Die neue rot-grüne Regierungskoalition in NRW hat unter anderem vereinbart, den Anteil der Kraft-Wärme-Kopplung in NRW von 10 auf 25 Prozent anzuheben
Zugegeben, bei KWK wird die gleiche Menge Energie mit 30 oder 40 Prozent weniger Brennstoff erzeugt. Aber ist dies eine Überlebensstrategie?

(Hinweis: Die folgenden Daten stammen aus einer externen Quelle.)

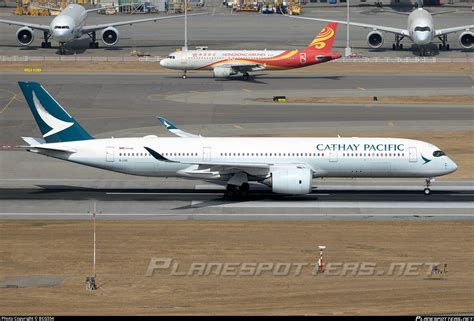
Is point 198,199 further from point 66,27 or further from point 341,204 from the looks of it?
point 66,27

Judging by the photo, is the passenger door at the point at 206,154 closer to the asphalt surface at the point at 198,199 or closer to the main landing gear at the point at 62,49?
the asphalt surface at the point at 198,199

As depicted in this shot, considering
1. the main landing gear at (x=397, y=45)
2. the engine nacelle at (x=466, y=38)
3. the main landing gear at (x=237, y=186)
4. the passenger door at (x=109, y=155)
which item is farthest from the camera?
the main landing gear at (x=397, y=45)

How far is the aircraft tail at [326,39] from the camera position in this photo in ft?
397

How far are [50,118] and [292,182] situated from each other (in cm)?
1559

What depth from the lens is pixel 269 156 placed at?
202 feet

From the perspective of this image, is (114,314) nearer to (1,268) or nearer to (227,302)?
(227,302)

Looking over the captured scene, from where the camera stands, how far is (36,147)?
61.2m

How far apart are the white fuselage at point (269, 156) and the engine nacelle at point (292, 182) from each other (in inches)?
58.7

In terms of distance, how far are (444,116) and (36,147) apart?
151ft

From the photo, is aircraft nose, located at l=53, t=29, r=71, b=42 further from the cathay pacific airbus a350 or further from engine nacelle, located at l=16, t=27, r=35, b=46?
the cathay pacific airbus a350

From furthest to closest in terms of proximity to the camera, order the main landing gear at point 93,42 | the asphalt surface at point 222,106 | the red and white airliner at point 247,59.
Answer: the main landing gear at point 93,42 < the red and white airliner at point 247,59 < the asphalt surface at point 222,106

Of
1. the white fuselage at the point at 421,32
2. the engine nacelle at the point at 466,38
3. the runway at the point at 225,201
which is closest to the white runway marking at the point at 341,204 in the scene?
the runway at the point at 225,201

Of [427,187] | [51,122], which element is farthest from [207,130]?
[427,187]

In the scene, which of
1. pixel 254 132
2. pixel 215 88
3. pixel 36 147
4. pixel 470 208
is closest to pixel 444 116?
pixel 254 132
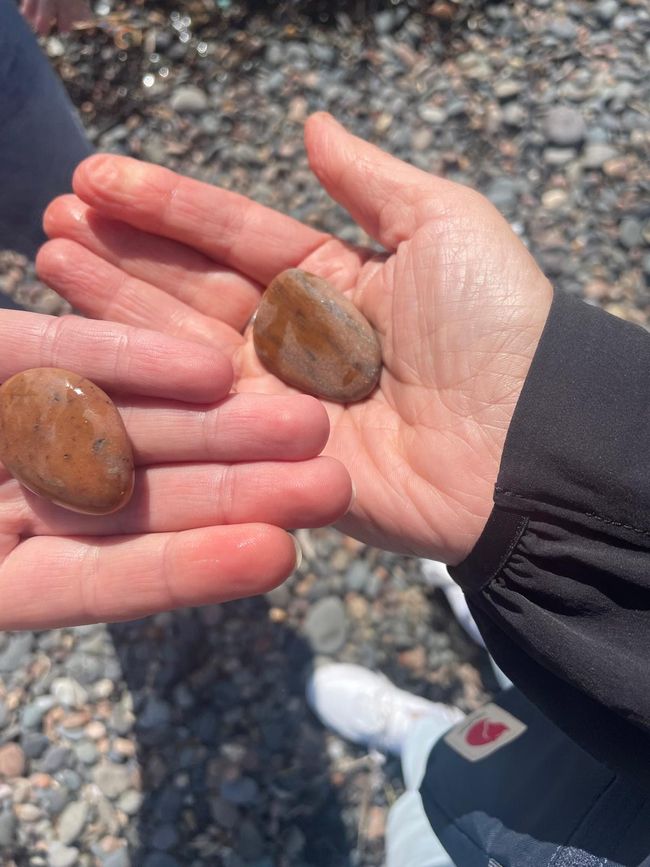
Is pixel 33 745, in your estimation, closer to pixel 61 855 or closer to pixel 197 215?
pixel 61 855

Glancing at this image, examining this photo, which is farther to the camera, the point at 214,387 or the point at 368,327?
the point at 368,327

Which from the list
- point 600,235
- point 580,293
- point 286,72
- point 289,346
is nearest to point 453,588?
point 289,346

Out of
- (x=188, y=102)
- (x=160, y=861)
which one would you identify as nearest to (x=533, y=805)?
(x=160, y=861)

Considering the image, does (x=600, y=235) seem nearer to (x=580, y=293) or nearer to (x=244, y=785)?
(x=580, y=293)

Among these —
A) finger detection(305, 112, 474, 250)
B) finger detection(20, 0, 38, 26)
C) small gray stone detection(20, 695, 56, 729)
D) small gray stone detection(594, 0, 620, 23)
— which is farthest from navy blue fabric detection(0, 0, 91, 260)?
small gray stone detection(594, 0, 620, 23)

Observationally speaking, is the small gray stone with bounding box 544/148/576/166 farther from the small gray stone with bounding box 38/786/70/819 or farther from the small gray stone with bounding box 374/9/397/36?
the small gray stone with bounding box 38/786/70/819

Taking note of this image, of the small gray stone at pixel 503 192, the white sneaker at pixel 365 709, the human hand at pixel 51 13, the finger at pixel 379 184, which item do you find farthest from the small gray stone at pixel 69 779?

Robinson Crusoe's Meinung zur KWK
Befragen wir den berühmten Überlebenskünstler Robinson Crusoe:
Er wird durch einen Sturm auf eine menschenleere Insel verschlagen. Unter den geretteten Nahrungsmitteln finden sich mehrere Säcke mit Kartoffeln. Wenn Robinson Crusoe seine Kartoffelvorräte aufgegessen hat - gleichgültig wie sparsam er lebt - wird er letztlich verhungern. Robinson hat zwei Möglichkeiten:
Entweder: Er wartet auf das rettende Schiff. Tag für Tag hält er Ausschau, damit er ggf. ein Feuer als Notsignal anzünden kann. Die Kartoffeln verbraucht er so sparsam wie möglich.

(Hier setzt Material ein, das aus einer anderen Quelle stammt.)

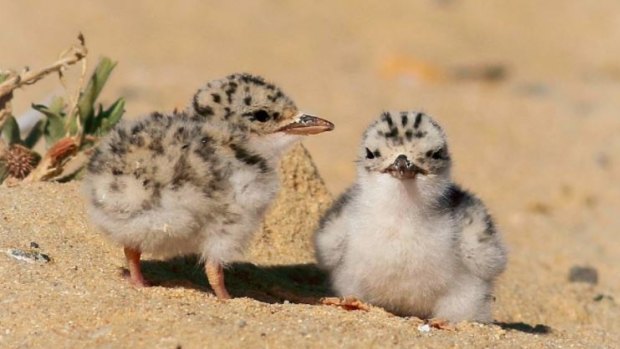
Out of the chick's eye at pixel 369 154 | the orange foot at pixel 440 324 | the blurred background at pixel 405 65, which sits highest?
the blurred background at pixel 405 65

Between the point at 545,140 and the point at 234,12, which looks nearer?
the point at 545,140

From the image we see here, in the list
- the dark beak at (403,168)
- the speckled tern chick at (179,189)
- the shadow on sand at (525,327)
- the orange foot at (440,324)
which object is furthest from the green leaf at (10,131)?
the shadow on sand at (525,327)

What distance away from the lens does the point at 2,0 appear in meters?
13.4

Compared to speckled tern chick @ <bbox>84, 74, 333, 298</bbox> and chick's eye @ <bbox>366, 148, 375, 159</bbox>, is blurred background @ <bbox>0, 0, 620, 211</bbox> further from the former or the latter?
speckled tern chick @ <bbox>84, 74, 333, 298</bbox>

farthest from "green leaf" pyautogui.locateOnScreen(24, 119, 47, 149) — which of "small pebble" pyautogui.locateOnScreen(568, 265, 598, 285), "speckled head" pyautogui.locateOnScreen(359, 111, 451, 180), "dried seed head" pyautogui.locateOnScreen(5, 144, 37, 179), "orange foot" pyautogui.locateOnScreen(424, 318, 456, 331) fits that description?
"small pebble" pyautogui.locateOnScreen(568, 265, 598, 285)

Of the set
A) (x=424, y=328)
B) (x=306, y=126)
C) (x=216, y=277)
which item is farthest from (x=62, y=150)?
(x=424, y=328)

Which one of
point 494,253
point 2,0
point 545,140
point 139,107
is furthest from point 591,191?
point 2,0

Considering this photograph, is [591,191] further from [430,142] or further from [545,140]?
[430,142]

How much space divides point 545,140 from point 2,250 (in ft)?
23.3

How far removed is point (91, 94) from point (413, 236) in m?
2.10

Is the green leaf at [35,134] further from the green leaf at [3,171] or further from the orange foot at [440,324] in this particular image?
the orange foot at [440,324]

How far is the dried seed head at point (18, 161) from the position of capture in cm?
646

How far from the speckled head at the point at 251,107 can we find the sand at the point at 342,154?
810 millimetres

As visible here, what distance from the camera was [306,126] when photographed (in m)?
5.94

Oder: Robinson verlässt sich nicht darauf, dass ein Schiff zufällig in die Nähe der entlegenen Insel gerät. Er pflanzt die Kartoffeln sofort als Saatkartoffeln ein und behält nur einen kleinen Notvorrat für die Zeit bis zur Kartoffelernte.
Das Beispiel zeigt uns: Nur wer auf Hilfe von außen hoffen kann, auf ein rettendes Schiff, auf die technische Reife der Kernfusion oder auf ein anderes Wunder, wird den Verbrauch seiner begrenzten Vorräte an fossilen Energien fortsetzen. Wer keine Hilfe erwarten kann, kümmert sich energisch um die Umstellung seiner Energie- oder Nahrungsversorgung auf ein anderes Prinzip.

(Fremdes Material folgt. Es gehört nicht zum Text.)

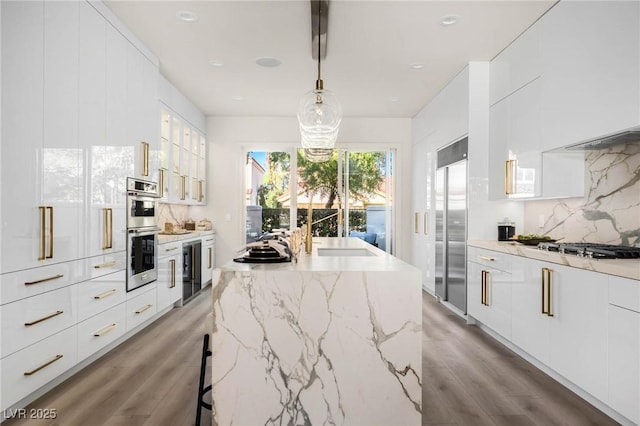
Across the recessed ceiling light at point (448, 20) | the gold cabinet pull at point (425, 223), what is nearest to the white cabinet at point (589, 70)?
the recessed ceiling light at point (448, 20)

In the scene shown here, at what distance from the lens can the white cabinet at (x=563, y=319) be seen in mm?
2338

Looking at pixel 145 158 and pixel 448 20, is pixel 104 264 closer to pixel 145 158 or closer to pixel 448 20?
pixel 145 158

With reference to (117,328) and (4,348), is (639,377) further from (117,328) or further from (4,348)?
(117,328)

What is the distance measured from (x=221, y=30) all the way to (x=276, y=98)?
214 centimetres

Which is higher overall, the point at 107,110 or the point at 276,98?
the point at 276,98

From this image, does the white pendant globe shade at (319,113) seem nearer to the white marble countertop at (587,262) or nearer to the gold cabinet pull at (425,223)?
the white marble countertop at (587,262)

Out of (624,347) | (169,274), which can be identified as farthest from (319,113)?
(169,274)

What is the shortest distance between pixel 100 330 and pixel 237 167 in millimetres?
4162

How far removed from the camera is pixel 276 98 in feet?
19.0

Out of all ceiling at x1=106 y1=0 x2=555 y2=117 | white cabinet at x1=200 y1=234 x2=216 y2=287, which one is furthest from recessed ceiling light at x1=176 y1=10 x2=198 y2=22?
white cabinet at x1=200 y1=234 x2=216 y2=287

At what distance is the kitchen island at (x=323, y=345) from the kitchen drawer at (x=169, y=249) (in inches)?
103

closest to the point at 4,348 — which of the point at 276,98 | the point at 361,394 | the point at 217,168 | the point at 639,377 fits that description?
the point at 361,394

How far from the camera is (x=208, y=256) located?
645 cm

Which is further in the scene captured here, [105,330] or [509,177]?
[509,177]
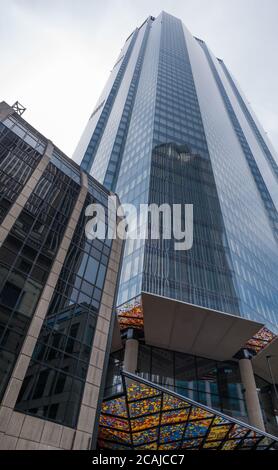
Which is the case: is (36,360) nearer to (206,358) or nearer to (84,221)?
(84,221)

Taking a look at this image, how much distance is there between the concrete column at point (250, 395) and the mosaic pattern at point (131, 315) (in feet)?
38.7

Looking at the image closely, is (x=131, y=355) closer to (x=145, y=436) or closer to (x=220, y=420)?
(x=145, y=436)

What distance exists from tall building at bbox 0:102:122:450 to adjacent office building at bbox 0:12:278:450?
0.26 ft

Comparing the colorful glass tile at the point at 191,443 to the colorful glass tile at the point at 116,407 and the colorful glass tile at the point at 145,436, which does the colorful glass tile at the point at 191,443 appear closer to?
the colorful glass tile at the point at 145,436

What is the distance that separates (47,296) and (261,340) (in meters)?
24.8

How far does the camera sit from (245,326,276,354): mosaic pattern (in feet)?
113

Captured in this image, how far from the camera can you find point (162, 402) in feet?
63.5

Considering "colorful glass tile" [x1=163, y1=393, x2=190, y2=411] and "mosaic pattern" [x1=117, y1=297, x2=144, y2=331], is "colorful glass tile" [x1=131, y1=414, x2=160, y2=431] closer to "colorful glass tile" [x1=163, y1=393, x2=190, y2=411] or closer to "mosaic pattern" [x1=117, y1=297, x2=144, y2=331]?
"colorful glass tile" [x1=163, y1=393, x2=190, y2=411]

Diese Überlegungen zugrunde gelegt, ist der beschlossene weitere Ausbau der fossilen KWK eine Fehlentscheidung.
* Volkswirtschaftlich gesehen: Eine Verschwendung von finanziellen Ressourcen. Die vorhandenen finanziellen Mittel würden besser in den Ausbau der Erneuerbaren Energien und der Speichertechniken gesteckt.
* Die erhoffte bessere Ausnutzung der fossilen Brennstoffe ist fraglich. Denn Strom und Wärme werden zu unterschiedlichen Zeiten gebraucht. Strom wird zunehmend dann gebraucht, wenn weniger Wind weht, also im Sommer, weil dann die Windenergie ausfällt. Wärme dagegen wird dann gebraucht, wenn es kalt und windig ist.
* Ausbau der KWK vor einer Wärmedämmung der Wohnungen führt zu einer unnötigen Überdimensionierung der KWK-Anlagen sowie der Fern- und Nahwärmenetze.
* Handelspolitisch gesehen: Fortsetzung der Abhängigkeit von Energieimporten.
* Ökologisch gesehen: Lediglich eine Verlangsamung, aber keine Beendigung des CO2-Anstiegs in der Atmosphäre.
* Energiepolitisch: Ein Zementieren der fossilen Kraftwerkstechnik. Neue KWK-Anlagen haben eine Lebensdauer bis zu 40 Jahren. In nicht allzuferner Zukunft werden die Betreiber der dann noch nicht abgeschriebenen fossilen KWK-Anlagen - aus wirtschaftlichen Gründen - die vehementesten Gegner eines weiteren Ausbaus der Erneuerbaren Energien sein.
* Psychologisch: Demonstration der Mutlosigkeit, des mangelnden Vertrauens in das Potential der Erneuerbaren Energien.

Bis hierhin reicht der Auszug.